> [Selected excerpt]

★ ★ ★ ★ ★ ★ ★

IBM has completed the prototype version of a software architecture to help astronomers work with the huge data flows that will come from the Square Kilometre Array (SKA) telescope.
The SKA project will perform unprecedentedly accurate observation of radio sources in the sky, through a widespread set of dishes and aerials spread either over Australia and New Zealand or through Southern Africa, depending on who wins a competitive bid. The decision is expected early next year.
IBM's Information Intensive Framework (IIF) enables a certain amount of classification of astronomical objects to be done automatically, with reference to a standard taxonomy. For routine observations, astronomers can then deal with objects as named entities, for example "galaxy" or "supermassive black hole" rather than a raw mass of data.
The project has "taken knowledge that's inside the head of an astronomer and put it into this system; so you can do automatically some of the things that an astronomer can do manually," says Dougal Watt, chief technology officer of IBM New Zealand, and chair of the NZ SKA Industry Consortium.
The system was developed in collaboration with radio-astronomer Melanie
Johnston-Hollitt at Victoria University in Wellington. It is based on an astronomical taxonomy developed by the International Virtual Observatory Alliance, and uses the Ontology Web Language (OWL), maintained by the W3C consortium.
"The point is to make astronomers more efficient and productive, so they can spend time being creative," says Watt. "It's pretty disheartening for an astronomer to have to learn the syntax and structure of a catalogue and then have to do these very time-consuming tasks. It'd be much better to give them more time for original research."
Watt says that because astronomers will be relieved of mundane cataloguing work, they will have more time to spot the unusual.

★ ★ ★ ★ ★ ★ ★

> [Extracted entries]
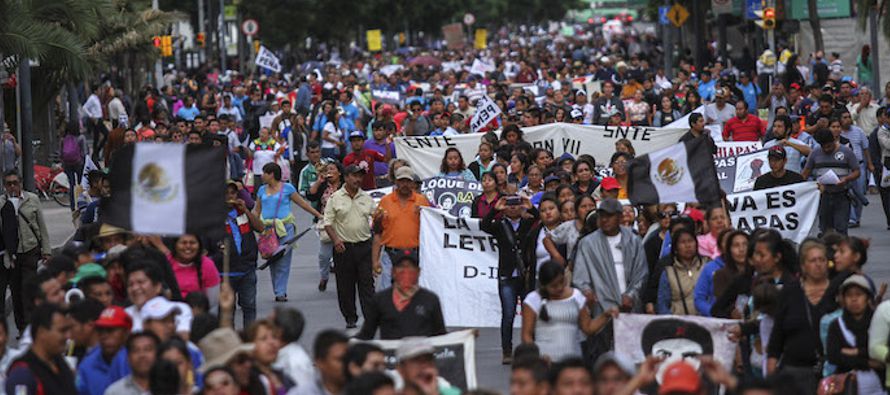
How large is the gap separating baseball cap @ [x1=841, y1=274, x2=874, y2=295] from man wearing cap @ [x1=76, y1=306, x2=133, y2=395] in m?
3.89

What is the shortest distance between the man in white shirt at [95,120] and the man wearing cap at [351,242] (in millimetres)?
18992

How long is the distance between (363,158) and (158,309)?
10640mm

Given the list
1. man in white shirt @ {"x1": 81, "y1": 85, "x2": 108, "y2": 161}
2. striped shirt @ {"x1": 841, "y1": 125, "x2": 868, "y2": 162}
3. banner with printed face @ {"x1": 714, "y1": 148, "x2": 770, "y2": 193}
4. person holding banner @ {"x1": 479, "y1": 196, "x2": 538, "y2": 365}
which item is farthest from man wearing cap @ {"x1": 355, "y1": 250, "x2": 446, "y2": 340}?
man in white shirt @ {"x1": 81, "y1": 85, "x2": 108, "y2": 161}

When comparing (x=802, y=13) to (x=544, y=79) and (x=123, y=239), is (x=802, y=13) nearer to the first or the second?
(x=544, y=79)

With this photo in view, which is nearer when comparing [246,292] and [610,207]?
[610,207]

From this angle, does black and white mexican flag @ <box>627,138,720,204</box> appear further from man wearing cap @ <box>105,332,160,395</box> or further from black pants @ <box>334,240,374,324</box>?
man wearing cap @ <box>105,332,160,395</box>

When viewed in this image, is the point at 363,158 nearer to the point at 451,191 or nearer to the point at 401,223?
→ the point at 451,191

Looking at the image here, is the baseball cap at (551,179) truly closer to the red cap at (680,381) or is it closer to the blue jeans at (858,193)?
the blue jeans at (858,193)

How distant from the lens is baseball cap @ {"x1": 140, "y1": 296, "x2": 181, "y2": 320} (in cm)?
1086

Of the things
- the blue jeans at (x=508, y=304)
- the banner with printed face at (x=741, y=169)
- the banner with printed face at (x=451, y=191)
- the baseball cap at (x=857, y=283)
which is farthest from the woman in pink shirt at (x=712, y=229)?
the banner with printed face at (x=741, y=169)

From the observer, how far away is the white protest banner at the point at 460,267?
16.0 meters

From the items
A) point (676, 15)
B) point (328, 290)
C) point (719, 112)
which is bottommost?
point (328, 290)

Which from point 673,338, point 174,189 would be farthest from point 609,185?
point 174,189

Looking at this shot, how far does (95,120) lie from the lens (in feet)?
125
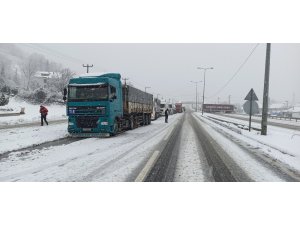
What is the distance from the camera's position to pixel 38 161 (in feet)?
27.0

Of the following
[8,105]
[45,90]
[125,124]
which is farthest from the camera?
[45,90]

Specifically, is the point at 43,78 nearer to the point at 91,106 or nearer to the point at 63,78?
the point at 63,78

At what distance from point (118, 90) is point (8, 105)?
26.8 m

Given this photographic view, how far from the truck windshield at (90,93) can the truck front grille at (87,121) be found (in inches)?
34.9

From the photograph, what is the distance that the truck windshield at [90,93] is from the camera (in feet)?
48.1

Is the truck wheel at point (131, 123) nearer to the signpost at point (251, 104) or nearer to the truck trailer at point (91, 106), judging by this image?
the truck trailer at point (91, 106)

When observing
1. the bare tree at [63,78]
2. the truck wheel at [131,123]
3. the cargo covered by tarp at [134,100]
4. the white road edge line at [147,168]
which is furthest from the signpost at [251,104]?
the bare tree at [63,78]

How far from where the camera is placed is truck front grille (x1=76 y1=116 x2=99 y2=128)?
47.8 feet

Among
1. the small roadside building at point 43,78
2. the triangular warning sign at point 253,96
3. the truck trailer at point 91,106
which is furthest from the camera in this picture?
the small roadside building at point 43,78

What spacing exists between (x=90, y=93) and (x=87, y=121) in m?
1.39

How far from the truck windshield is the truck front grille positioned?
89 centimetres

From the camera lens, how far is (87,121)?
14609mm
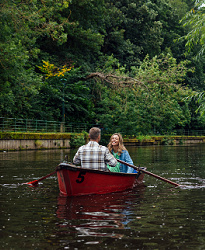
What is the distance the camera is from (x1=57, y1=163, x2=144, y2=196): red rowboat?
27.0 ft

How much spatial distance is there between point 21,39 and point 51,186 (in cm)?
2032

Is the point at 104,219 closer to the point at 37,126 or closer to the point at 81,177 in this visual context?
the point at 81,177

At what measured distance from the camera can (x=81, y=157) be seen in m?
8.88

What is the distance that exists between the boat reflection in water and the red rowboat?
0.43 ft

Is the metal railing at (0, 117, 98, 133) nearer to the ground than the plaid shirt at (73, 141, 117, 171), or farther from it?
farther from it

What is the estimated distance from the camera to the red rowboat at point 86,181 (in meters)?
8.22

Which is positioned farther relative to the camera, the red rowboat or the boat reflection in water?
the red rowboat

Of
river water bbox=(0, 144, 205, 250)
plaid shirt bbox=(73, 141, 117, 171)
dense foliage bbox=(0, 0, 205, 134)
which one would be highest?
dense foliage bbox=(0, 0, 205, 134)

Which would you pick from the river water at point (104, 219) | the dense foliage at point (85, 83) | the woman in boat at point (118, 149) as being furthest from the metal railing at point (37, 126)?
the river water at point (104, 219)

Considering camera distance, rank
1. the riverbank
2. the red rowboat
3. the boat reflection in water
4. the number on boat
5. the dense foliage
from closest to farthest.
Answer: the boat reflection in water
the red rowboat
the number on boat
the riverbank
the dense foliage

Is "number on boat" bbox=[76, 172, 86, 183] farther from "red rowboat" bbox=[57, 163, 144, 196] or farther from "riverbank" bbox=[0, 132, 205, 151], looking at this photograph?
"riverbank" bbox=[0, 132, 205, 151]

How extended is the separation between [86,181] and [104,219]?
214cm

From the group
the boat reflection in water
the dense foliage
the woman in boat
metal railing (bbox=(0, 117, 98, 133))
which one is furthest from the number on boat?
metal railing (bbox=(0, 117, 98, 133))

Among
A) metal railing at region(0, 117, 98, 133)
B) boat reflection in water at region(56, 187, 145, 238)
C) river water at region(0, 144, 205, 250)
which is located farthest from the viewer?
metal railing at region(0, 117, 98, 133)
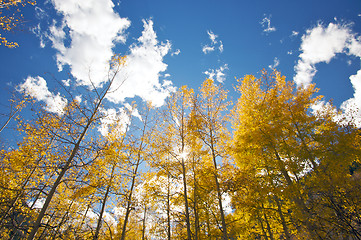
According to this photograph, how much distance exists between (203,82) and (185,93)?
1371 mm

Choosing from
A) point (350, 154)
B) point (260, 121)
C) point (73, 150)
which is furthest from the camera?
point (260, 121)

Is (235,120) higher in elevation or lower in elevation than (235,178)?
higher

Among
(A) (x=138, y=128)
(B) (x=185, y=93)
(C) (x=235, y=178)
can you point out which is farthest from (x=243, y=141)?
(A) (x=138, y=128)

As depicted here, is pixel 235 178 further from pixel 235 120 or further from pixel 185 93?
pixel 185 93

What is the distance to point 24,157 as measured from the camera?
8430 mm

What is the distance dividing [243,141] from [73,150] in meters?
7.23

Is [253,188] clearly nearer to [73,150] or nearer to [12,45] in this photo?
[73,150]

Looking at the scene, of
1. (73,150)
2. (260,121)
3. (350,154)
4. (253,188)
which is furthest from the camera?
(260,121)

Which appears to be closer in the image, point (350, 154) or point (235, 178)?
point (235, 178)

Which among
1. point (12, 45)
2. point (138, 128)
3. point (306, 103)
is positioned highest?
point (306, 103)

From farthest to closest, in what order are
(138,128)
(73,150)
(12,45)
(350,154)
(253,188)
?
(138,128), (350,154), (253,188), (12,45), (73,150)

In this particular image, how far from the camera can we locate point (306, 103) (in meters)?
10.4

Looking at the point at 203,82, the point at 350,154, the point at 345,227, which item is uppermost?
the point at 203,82

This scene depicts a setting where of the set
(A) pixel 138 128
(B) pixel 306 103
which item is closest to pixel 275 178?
(B) pixel 306 103
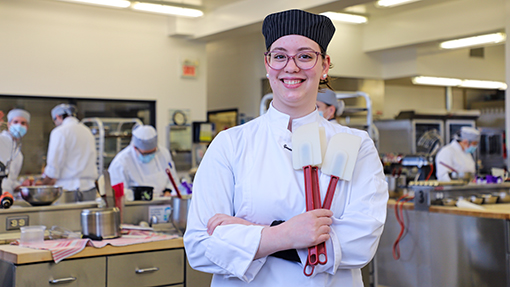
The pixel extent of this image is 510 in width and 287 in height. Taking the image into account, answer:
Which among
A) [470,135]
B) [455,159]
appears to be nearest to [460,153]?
[455,159]

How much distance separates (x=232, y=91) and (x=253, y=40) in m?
0.95

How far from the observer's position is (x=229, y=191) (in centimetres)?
144

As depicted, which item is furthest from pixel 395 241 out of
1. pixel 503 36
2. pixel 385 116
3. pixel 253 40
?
pixel 385 116

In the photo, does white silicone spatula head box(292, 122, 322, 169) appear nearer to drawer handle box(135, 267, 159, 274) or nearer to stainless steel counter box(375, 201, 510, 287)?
drawer handle box(135, 267, 159, 274)

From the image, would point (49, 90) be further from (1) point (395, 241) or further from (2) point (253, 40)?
(1) point (395, 241)

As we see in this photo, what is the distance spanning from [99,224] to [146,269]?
13.6 inches

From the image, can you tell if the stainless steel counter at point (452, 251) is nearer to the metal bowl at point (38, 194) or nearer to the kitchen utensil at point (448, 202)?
the kitchen utensil at point (448, 202)

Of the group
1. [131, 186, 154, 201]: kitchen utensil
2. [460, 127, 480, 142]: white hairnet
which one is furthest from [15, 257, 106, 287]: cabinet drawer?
[460, 127, 480, 142]: white hairnet

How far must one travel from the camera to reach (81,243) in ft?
8.57

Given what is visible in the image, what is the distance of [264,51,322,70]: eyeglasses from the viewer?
1.42 meters

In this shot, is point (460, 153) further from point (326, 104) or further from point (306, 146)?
point (306, 146)

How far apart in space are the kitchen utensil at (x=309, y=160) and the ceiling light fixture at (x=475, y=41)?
6.61 m

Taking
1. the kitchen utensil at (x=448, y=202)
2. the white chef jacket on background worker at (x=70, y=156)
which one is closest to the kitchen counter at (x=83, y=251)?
the kitchen utensil at (x=448, y=202)

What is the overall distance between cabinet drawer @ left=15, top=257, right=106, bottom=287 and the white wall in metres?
4.35
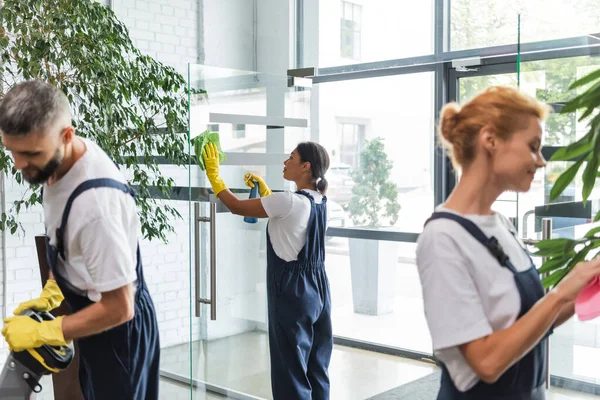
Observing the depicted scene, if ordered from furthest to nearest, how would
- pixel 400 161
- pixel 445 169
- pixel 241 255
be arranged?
pixel 400 161 → pixel 445 169 → pixel 241 255

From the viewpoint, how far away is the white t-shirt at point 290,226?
308cm

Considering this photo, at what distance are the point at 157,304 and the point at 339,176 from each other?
1471 mm

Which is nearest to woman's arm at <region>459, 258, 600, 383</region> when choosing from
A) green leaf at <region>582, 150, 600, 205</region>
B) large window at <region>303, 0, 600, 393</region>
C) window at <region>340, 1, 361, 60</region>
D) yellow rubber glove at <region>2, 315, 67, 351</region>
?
green leaf at <region>582, 150, 600, 205</region>

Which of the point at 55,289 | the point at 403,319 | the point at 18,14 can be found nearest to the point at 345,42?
the point at 403,319

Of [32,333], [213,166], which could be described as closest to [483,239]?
[32,333]

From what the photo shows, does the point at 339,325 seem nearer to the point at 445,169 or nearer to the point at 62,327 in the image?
the point at 445,169

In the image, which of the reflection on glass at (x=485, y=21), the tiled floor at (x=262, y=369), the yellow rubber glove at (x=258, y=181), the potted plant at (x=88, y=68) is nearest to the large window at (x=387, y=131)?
the reflection on glass at (x=485, y=21)

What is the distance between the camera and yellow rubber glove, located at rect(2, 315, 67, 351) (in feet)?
5.76

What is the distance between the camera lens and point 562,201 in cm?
248

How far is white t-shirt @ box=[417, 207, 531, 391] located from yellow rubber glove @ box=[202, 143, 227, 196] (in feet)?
5.63

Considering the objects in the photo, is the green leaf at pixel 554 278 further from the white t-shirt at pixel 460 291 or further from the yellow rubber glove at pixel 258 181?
the yellow rubber glove at pixel 258 181

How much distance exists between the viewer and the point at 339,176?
460cm

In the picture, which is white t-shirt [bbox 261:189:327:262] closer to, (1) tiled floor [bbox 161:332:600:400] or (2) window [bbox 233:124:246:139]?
(2) window [bbox 233:124:246:139]

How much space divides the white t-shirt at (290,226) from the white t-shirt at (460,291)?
1747 mm
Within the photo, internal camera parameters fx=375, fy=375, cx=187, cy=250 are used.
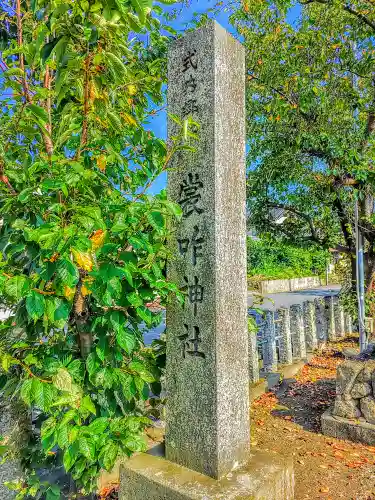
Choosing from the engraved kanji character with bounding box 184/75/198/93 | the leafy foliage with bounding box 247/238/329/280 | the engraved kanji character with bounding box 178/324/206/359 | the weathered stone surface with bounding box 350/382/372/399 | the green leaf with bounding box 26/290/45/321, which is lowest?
the weathered stone surface with bounding box 350/382/372/399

★ ★ ★ ★ ★ ★ ★

> [Work task 1] In the article on IBM's software for the Square Kilometre Array, which language does the system use?
> [Work task 2] Carry on the article about IBM's software for the Square Kilometre Array, picking up after its final sentence.
Nothing in the entries is needed here.

> [Task result 1] It uses the Ontology Web Language (OWL), maintained by the W3C consortium.

> [Task result 2]
"We thought we could couple this up to machine-learning and social networking. We would pop up an alert on a web-portal, saying 'I can't classify this object and here's a picture of it,' so the next person that looks on the portal has a crack at it and then a whole lot of people do and eventually they agree on what it is and they can tell the system; this is a new object of whatever type. So every time the system comes across that object in future it will 'know' what it is."
The framework will also be able to spot changes in objects through time. If it has previously noted an object of a certain type at a certain position in the sky and another kind of object appears there a week or a year later, it will detect that something is changing and mobilise telescopes throughout the world to turn to that location, Watt says.
Similar principles could be adapted to earthbound domains of expertise such as medicine or manufacture, raising everyone's expertise to the level of the top experts and ensuring faster accurate diagnosis or a better quality product, he suggests.
Now the prototype has proved the concept "the next step is to sit down with some astronomers and get this going in a real live experiment; look at some of the problems astronomers are trying to address and look at what we can automate there."
Work is also going on to improve the performance of the framework through parallel-processing techniques, Watt says.